You are viewing a plain text version of this content. The canonical link for it is here.
Posted to users@kafka.apache.org by Andrew Otto <ao...@wikimedia.org> on 2014/09/03 20:48:01 UTC

Manual Leader Assignment

Hiya,

During leader changes, we see short periods of message loss on some of our higher volume producers.  I suspect that this is because it takes a couple of seconds for Zookeeper to notice and notify the producers of the metadata change.  During this time, producer buffers can fill up and end up dropping some messages.

I’d like to do some troubleshooting.  Is it possible to manually change the leadership of a single partition?  I see here[1] that I can start a leadership election for a particular partition, but the JSON doesn’t show a way to choose the new leader of the partition.

Thanks!
-Andrew Otto

[1] https://cwiki.apache.org/confluence/display/KAFKA/Replication+tools#Replicationtools-Howtousethetool?.1

Re: Manual Leader Assignment

Posted by Jun Rao <ju...@gmail.com>.
With ack=1, some acked msgs could be lost when the leader of a partition
changes.

Thanks,

Jun

On Tue, Sep 9, 2014 at 6:22 AM, Andrew Otto <ao...@wikimedia.org> wrote:

> > (2)
> > configure enough retries + backoff time in the producer (so that new
> > leaders can be elected during failure).
> Ya, I’ve been doing this, I need to get it just right.
· · ·
> _WRITTEN TASK A_:
Set down the passage of the Kafka thread word for word, starting at "I’d like to" and ending at "of the partition.".
The Kafka thread and the entries come from separate sources.

Entries with spatial questions
· · ·
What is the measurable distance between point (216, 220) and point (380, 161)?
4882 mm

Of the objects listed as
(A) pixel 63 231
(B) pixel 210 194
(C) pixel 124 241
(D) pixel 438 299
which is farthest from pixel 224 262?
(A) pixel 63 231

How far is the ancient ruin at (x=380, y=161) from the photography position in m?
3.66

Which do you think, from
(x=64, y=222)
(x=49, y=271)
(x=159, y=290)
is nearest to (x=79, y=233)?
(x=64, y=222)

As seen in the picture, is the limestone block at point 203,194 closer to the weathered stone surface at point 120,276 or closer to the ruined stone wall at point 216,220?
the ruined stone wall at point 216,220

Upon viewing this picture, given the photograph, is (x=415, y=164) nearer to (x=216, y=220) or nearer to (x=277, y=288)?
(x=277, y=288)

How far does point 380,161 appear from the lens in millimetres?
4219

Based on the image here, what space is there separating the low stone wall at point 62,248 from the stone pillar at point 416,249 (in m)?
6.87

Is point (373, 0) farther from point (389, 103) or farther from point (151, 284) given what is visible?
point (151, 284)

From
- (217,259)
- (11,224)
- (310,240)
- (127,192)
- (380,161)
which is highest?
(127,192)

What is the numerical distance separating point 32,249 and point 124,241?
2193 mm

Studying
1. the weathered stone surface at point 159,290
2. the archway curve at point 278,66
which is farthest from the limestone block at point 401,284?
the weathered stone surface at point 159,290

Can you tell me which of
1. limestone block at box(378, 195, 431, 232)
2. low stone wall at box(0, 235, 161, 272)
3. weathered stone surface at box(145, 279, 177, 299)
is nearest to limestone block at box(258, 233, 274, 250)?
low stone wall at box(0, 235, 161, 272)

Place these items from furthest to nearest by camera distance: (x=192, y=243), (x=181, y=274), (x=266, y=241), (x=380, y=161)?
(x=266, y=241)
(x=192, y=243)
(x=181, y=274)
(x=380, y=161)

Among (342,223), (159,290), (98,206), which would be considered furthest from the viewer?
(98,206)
· · ·
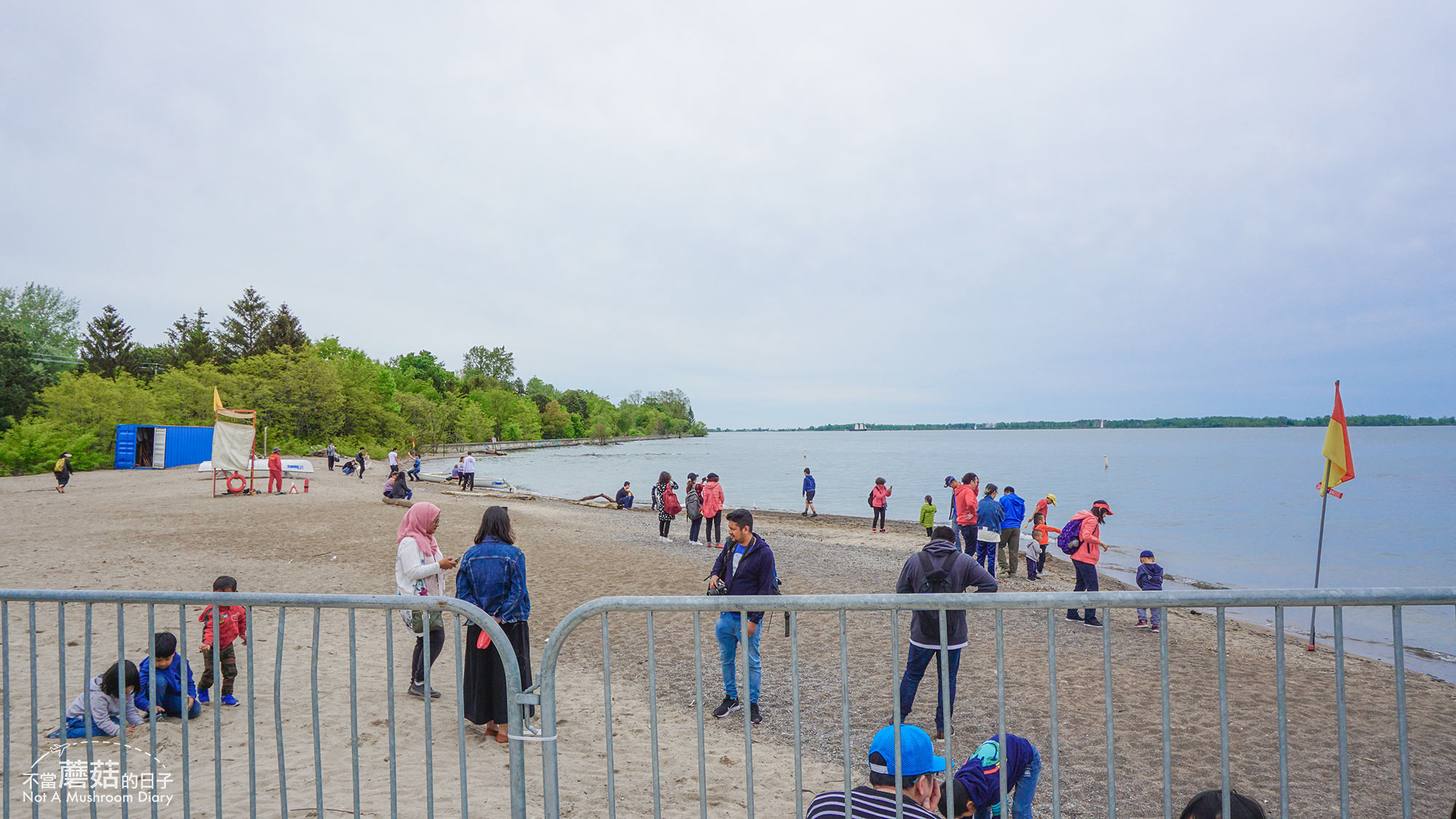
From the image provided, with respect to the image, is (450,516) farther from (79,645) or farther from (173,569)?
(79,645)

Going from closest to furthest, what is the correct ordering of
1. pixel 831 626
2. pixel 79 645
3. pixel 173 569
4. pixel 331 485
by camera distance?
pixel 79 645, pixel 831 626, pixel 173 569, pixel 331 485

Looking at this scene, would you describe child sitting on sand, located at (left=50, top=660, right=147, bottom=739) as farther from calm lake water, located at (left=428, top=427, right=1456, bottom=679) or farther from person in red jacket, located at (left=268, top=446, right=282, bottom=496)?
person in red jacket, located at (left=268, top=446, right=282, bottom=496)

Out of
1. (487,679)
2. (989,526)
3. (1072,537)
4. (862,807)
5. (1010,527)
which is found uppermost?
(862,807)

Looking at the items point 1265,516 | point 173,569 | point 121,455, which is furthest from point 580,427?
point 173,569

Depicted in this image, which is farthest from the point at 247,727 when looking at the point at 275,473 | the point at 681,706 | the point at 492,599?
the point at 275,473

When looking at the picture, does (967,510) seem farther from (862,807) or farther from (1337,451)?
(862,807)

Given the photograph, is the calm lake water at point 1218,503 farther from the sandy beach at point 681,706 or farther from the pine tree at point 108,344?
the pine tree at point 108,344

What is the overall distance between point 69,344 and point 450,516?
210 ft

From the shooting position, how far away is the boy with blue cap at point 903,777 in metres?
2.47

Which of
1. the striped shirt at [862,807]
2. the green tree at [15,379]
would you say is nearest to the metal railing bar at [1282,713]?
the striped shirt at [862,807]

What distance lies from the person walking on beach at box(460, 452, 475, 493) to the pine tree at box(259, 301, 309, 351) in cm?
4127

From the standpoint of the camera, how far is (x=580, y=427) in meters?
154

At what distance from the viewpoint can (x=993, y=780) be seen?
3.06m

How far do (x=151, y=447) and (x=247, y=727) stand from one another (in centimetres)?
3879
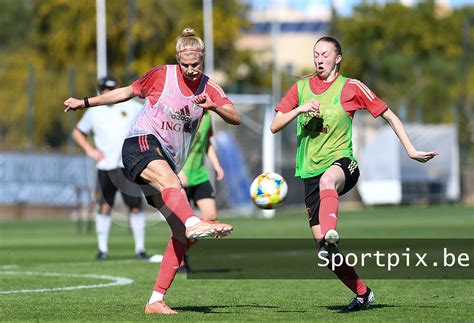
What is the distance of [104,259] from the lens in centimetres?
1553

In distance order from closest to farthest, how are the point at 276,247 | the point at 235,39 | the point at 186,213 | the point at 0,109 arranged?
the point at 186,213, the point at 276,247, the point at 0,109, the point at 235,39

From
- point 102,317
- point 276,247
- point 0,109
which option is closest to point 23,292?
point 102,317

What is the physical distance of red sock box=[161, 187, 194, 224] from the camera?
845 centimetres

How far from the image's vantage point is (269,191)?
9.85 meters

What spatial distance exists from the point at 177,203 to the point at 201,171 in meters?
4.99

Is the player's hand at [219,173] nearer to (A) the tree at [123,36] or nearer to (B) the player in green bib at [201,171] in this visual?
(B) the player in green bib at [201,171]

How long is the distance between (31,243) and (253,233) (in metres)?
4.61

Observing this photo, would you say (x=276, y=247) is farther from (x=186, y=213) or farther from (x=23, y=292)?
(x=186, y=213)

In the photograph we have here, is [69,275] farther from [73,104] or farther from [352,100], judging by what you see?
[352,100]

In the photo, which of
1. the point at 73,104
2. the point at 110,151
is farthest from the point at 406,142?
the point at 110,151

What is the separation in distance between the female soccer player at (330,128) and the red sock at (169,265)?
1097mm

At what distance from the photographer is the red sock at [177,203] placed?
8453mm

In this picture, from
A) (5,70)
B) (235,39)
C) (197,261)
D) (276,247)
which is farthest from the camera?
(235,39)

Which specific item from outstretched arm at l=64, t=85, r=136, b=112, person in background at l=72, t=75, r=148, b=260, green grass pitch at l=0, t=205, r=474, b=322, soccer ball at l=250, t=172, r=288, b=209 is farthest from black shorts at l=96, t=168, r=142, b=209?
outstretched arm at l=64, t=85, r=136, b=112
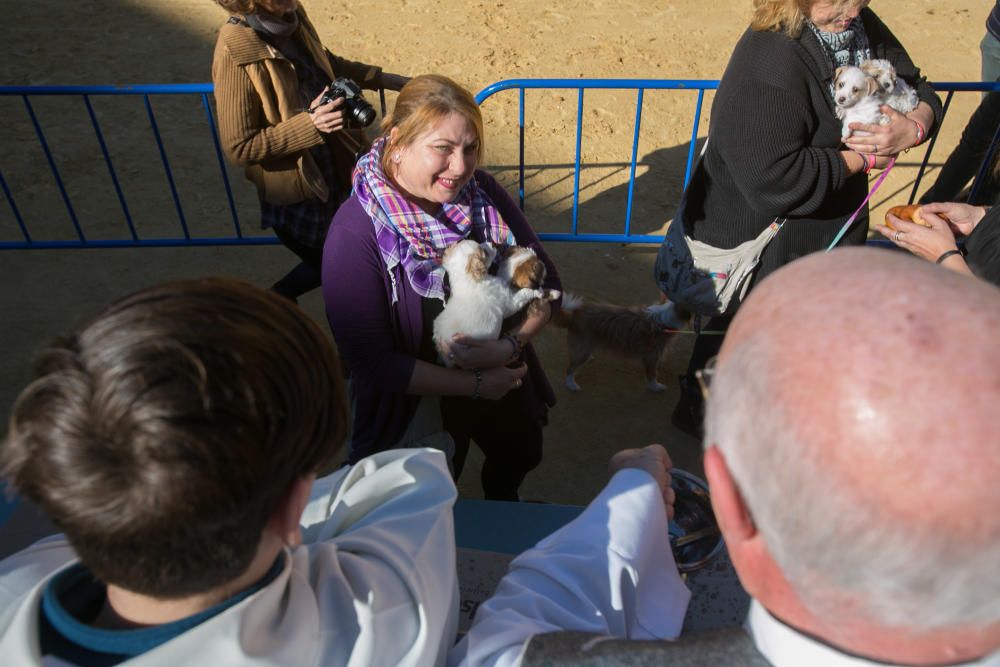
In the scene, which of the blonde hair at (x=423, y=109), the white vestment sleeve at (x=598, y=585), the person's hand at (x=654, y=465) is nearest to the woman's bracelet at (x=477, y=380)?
· · ·
> _WRITTEN TASK B_:
Locate every line of the entries that contains the string "person" and copy each such line; case counts.

> _CORRECT RESULT A_:
I’d like to do some troubleshooting.  Is it possible to manually change the leadership of a single partition?  I see here[1] that I can start a leadership election for a particular partition, but the JSON doesn’t show a way to choose the new leader of the partition.

> _CORRECT RESULT B_:
Looking at this scene, would you describe child sitting on sand, located at (left=50, top=660, right=147, bottom=739) as farther from calm lake water, located at (left=428, top=427, right=1456, bottom=679) or farther from person in red jacket, located at (left=268, top=446, right=282, bottom=496)?
person in red jacket, located at (left=268, top=446, right=282, bottom=496)
What distance lies from the person walking on beach at box(460, 452, 475, 493) to the pine tree at box(259, 301, 309, 351) in cm?
Which specific item from outstretched arm at l=64, t=85, r=136, b=112, person in background at l=72, t=75, r=148, b=260, green grass pitch at l=0, t=205, r=474, b=322, soccer ball at l=250, t=172, r=288, b=209 is farthest from black shorts at l=96, t=168, r=142, b=209?
In the scene, which of the blonde hair at (x=423, y=109), the white vestment sleeve at (x=598, y=585), the person's hand at (x=654, y=465) is nearest to the woman's bracelet at (x=477, y=380)?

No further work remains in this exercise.